Supplied text:
It’s 1998, and Dr. Lacey Redd is on the verge of tenure—and under the thumb of her department chair, the arrogant and celebrated Dr. Geoffrey Hart. When Lacey suspects Hart of falsifying his research, she quietly teams up with a tech-savvy colleague to uncover the truth. But before they can break the case, the friend and coworker turns up dead in the campus library.
As Lacey digs deeper, she uncovers something even darker: Hart has been preying on female graduate students for years. When he attacks her at a department party, Lacey fights back—leaving him injured and exposed. A new department head steps in, and with Hart out of the picture, it seems justice has finally been served.
But someone on campus is still watching. And they’ve decided Lacey knows too much.
PRAISE
“I was hooked from the first page of Cheryl Dellasega's thriller, Murder at University Park. Dellasega, an award-winning author of seven non-fiction books, turns her talents in arts and sciences, medicine and psychology, to death by murder in the last place expected. The stakes are high for Professor Lacey Redd, who is beset by a corrupt academic system, the target of a predator who can bring her family down, and the crushing murder of a loving friend who never saw it coming. Give yourself a thrill with this well-crafted story of love and death within the halls of University Park.”
—Maxine Paetro, author, #1 NYT bestseller, co-author with James Patterson
"Even readers familiar with academic feuds will revel in the adventures of Dr. Lacey Redd as she struggles for tenure and a happy marriage while trying to solve mysteries surrounding two colleagues. Cheryl Dellasega piles up plot twists no one will anticipate. I raced through her captivating novel, always rooting for Lacey Redd and eager to see just how vicious academia can become."

Source information:

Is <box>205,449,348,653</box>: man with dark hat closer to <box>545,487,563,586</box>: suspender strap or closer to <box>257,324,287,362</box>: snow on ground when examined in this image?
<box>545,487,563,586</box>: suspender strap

...

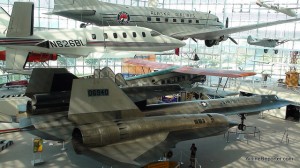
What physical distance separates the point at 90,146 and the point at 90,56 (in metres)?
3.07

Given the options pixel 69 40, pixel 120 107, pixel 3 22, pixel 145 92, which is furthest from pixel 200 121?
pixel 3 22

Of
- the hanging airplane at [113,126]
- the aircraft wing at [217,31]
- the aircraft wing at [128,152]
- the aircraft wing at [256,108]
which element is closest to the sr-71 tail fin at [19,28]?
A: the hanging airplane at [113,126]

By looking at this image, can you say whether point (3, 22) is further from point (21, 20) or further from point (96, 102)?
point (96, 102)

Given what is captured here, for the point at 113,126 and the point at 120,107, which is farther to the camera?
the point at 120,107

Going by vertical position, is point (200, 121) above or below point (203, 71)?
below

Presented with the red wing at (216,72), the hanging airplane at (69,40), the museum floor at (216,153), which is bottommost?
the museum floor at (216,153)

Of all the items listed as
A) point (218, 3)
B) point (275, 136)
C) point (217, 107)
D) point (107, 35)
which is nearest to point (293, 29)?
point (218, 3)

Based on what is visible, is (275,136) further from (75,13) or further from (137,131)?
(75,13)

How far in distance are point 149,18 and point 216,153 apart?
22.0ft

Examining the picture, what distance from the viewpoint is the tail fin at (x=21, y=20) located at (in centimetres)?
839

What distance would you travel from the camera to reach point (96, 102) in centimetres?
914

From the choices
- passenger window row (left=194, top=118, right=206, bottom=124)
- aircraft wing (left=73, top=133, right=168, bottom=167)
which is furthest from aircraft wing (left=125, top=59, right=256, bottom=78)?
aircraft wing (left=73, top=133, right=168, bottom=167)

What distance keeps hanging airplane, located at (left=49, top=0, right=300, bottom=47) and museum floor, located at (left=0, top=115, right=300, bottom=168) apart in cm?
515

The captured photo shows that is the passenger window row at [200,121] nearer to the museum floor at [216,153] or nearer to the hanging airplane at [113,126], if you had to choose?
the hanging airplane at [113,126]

Problems to work on:
1. Transcribe the part of the book description that opens with the words containing "As Lacey digs" and closes with "finally been served.".
2. Decide whether each statement agrees with the book description, answering yes or no and quoting the words that settle it: (a) Lacey's colleague is found dead in the campus library; (b) Lacey already has tenure when the story begins; (c) Dellasega has written seven non-fiction books.

Task responses:
1.
As Lacey digs deeper, she uncovers something even darker: Hart has been preying on female graduate students for years. When he attacks her at a department party, Lacey fights back—leaving him injured and exposed. A new department head steps in, and with Hart out of the picture, it seems justice has finally been served.

2.
(a) Yes: "the friend and coworker turns up dead in the campus library."
(b) No: "Dr. Lacey Redd is on the verge of tenure."
(c) Yes: "an award-winning author of seven non-fiction books."